The poster can be accessed here [https://mallinckrodt.gcs-web.com/static-files/e0881e7b-d796-4133-b089-7f558db5c3e2] on the company's website.
Using claims data from 10.8 million patients under two years of age and input from IS medical experts, researchers developed a predictive model to identify combinations of factors that may best predict IS. The deductive model found that two or more symptoms, including developmental delays, convulsions, dysphagia and cerebral palsy, coupled with a moderate or high severity emergency department (ED) visit, were strong predictors for identification of IS.
"If we can leverage machine learning algorithms in electronic medical systems, we may be able to identify those children at higher risk of developing infantile spasms, with the possibility of creating alert systems, decreasing time from symptom onset to diagnosis, and ultimately improving outcomes for this potentially devastating form of epilepsy," said Dr. Adam L. Numis, pediatric neurologist and epileptologist, UCSF Benioff Children's Hospital, San Francisco, CA.
Deductive models developed to identify the combinations of variables that predict IS prior to diagnosis and during the treatment pathway: 557 patients had ≥2 symptoms pertaining to IS – seizures, developmental delay, lack of eye contact and lack of muscle tone – and a moderate or high severity ED visit.
In this group, 55 percent of patients (n=304) had an IS diagnosis within a median 0.8 months of the triggering event. The most notable deductive combinations focused on pre-diagnosis of IS.
The study utilized data from the Symphony Health Integrated Dataverse database to identify triggers for early identification of IS patients from medical and pharmacy claims from 10.8 million patients under 2 years of age between May 2017 and April 2018.
International Classification of Diseases (ICD) procedure codes were evaluated to identify the codes most likely to predict a subsequent diagnosis of IS.
Researchers also used input from IS medical experts to determine the clinical, electrographic, radiologic, procedural and medication variables that may predict IS development.
The use of ICD codes to evaluate IS may not identify all IS cases.
The deductive analysis relied on the accuracy of coding for diagnoses and procedures in the ED.

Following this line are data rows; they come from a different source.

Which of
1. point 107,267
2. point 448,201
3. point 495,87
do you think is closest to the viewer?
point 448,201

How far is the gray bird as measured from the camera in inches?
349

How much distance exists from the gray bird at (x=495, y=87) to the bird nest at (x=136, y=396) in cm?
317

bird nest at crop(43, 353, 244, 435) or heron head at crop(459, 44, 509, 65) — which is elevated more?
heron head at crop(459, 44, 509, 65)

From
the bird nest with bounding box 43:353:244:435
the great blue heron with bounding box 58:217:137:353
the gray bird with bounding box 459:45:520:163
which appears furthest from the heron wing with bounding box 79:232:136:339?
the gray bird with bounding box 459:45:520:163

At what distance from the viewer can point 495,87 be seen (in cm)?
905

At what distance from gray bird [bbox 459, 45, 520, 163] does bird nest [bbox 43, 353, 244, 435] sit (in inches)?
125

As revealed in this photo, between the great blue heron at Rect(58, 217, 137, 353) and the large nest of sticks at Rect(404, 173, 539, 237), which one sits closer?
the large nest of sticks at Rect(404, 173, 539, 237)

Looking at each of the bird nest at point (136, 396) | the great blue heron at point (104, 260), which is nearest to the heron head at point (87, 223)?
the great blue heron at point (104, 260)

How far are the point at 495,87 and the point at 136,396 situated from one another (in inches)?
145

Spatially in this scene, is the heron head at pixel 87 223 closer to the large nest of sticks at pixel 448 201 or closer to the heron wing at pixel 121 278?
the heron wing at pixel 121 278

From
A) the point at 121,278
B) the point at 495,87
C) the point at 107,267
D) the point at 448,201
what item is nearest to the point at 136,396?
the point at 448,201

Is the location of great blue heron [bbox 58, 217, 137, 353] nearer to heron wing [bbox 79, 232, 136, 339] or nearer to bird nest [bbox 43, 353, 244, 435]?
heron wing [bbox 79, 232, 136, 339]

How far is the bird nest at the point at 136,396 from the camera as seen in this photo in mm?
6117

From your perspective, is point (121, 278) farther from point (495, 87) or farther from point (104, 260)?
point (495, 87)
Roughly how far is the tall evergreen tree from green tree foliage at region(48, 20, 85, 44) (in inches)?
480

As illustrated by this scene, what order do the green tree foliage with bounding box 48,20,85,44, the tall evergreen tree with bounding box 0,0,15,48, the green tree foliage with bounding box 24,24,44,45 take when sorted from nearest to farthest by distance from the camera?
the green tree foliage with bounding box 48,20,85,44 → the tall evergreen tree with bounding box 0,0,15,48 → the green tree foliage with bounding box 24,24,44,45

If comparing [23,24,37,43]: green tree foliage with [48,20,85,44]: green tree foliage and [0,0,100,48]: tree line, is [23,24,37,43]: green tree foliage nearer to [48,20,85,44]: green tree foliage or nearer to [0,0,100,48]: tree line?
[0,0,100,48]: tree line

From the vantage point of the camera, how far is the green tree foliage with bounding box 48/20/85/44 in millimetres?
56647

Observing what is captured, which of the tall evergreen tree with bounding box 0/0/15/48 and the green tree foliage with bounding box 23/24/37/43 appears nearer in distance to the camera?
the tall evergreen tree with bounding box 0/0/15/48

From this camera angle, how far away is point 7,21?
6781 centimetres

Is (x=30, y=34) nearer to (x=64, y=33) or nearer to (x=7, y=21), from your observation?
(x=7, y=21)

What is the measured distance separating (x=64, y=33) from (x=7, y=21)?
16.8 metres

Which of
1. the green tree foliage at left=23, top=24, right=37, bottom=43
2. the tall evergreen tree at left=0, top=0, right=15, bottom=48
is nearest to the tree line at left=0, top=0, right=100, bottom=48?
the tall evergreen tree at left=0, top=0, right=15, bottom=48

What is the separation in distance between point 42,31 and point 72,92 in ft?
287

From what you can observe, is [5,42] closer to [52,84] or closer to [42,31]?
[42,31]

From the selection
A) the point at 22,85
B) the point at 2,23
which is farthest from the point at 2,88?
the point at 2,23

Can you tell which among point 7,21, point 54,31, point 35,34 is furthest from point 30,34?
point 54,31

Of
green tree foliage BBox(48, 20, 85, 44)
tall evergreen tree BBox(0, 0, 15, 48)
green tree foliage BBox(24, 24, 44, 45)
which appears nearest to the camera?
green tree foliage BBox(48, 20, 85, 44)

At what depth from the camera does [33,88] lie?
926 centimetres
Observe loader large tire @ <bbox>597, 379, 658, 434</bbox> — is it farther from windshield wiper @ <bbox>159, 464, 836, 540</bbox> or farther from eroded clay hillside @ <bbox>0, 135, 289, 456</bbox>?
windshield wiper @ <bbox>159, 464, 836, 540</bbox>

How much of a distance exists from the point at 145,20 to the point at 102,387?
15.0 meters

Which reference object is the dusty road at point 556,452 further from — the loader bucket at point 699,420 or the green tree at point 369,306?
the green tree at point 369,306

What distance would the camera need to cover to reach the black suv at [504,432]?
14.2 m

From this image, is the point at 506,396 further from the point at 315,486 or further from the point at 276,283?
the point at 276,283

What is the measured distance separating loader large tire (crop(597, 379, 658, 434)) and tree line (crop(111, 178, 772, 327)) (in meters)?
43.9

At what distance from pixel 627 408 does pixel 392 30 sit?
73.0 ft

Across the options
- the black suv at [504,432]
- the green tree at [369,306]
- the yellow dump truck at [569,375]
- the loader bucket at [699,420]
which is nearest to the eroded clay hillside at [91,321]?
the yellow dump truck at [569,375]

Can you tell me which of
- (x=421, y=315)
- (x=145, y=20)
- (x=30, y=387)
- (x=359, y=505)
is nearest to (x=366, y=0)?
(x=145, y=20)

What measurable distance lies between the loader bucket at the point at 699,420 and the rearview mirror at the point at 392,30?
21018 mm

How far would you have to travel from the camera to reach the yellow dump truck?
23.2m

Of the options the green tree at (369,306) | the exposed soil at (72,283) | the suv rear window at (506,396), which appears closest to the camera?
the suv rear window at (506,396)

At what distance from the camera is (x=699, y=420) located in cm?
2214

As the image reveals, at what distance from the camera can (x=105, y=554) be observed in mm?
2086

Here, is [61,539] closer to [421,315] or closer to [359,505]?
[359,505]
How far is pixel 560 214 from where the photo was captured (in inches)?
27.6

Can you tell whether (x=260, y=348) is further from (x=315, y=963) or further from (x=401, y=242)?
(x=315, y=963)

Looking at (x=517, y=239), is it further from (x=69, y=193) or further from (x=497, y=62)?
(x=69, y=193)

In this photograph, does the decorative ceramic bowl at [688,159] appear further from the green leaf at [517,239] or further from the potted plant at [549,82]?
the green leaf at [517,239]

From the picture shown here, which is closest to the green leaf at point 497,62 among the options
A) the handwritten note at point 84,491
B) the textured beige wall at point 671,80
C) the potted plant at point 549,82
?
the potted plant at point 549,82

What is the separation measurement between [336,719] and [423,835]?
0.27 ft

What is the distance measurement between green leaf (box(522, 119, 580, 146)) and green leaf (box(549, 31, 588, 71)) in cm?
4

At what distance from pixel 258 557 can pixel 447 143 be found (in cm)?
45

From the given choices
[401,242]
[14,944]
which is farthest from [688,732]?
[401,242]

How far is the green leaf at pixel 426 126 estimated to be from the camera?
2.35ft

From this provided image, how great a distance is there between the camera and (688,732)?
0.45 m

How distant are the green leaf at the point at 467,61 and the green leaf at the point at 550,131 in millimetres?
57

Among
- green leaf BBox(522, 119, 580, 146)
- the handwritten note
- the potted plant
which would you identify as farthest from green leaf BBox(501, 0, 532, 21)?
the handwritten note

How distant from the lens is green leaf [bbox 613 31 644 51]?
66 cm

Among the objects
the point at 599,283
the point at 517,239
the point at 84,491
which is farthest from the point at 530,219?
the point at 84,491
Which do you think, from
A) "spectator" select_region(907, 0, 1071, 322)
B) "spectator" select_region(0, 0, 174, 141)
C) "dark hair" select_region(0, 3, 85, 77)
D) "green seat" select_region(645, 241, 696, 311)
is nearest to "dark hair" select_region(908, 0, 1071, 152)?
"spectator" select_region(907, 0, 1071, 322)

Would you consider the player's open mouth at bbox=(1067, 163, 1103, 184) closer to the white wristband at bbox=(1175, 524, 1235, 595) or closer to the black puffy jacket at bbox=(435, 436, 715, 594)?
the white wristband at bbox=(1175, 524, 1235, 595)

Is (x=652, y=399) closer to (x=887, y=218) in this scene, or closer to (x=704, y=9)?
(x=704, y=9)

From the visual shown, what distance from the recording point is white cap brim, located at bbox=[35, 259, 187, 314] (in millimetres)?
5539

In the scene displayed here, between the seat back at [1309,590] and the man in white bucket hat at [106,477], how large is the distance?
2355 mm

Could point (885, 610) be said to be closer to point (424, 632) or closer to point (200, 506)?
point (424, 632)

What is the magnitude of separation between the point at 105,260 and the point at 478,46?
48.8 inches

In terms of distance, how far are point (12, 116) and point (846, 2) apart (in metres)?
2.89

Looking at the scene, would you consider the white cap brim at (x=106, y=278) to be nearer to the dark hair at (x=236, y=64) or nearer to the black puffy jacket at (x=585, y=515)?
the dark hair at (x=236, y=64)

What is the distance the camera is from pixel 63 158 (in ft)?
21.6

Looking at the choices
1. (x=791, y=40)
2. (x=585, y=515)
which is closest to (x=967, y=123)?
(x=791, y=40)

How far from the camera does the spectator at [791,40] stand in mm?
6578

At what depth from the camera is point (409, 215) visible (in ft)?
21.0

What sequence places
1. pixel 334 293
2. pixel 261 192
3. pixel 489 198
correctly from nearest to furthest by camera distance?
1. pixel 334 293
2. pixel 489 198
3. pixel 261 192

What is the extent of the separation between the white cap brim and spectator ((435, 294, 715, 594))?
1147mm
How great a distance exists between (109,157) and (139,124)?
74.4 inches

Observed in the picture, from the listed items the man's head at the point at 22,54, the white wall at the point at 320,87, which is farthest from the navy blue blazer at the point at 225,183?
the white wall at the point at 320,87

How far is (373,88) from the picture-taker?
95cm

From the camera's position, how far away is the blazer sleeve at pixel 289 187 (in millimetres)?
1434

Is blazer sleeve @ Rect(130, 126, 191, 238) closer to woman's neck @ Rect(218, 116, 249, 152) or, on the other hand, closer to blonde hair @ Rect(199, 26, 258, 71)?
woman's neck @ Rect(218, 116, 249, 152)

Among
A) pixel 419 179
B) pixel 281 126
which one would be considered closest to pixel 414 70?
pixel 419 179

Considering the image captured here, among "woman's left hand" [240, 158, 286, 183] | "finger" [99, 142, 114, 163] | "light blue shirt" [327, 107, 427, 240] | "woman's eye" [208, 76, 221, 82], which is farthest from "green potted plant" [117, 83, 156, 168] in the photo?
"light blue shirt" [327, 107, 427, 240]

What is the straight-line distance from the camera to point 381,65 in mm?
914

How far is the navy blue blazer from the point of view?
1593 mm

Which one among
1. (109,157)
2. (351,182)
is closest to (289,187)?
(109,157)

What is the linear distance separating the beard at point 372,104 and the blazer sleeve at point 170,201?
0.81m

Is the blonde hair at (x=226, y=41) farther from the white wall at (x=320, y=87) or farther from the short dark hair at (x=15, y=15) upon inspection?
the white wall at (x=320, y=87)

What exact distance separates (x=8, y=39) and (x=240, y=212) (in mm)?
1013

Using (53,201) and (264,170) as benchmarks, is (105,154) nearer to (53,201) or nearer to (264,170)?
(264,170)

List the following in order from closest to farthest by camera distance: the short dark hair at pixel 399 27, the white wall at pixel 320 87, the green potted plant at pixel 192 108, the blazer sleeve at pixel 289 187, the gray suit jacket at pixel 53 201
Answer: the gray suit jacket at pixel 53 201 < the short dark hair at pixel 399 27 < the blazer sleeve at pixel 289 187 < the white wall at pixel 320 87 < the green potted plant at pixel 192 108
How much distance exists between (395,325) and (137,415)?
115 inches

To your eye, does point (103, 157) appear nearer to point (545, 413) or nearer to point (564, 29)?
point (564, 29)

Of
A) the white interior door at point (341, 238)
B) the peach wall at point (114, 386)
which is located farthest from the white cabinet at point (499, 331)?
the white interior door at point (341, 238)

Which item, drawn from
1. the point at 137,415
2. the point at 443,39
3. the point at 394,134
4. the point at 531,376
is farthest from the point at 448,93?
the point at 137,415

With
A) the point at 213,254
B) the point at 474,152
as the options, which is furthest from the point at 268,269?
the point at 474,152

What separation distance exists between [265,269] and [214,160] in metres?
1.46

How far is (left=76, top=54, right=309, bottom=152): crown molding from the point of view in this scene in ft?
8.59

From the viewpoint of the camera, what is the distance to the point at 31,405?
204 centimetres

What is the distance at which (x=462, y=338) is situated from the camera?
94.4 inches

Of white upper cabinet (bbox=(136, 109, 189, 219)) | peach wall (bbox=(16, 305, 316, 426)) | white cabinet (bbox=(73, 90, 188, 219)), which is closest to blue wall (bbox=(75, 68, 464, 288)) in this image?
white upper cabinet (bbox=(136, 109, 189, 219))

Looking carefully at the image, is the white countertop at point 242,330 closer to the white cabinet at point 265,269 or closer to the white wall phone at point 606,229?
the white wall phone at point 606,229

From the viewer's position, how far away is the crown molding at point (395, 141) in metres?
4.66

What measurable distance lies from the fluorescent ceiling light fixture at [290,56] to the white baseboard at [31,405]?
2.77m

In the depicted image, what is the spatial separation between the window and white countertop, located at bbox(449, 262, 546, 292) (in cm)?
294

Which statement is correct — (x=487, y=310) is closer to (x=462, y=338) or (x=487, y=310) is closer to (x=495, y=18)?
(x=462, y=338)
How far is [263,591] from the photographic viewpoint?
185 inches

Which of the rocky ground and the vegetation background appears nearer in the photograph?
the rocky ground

The analysis was supported by Mallinckrodt.
"We're proud to present this data in support of faster diagnosis of infants during IS Awareness Week, which seeks to raise awareness of the subtle signs of IS that are often overlooked and the urgent need for prompt diagnosis and treatment," said Tunde Otulana, M.D., Chief Medical Officer at Mallinckrodt. "Mallinckrodt is committed to conducting research and providing critical services to help caregivers and infants with IS get the proper diagnosis as quickly as possible to enable earlier treatment intervention with the goal of improving long-term outcomes."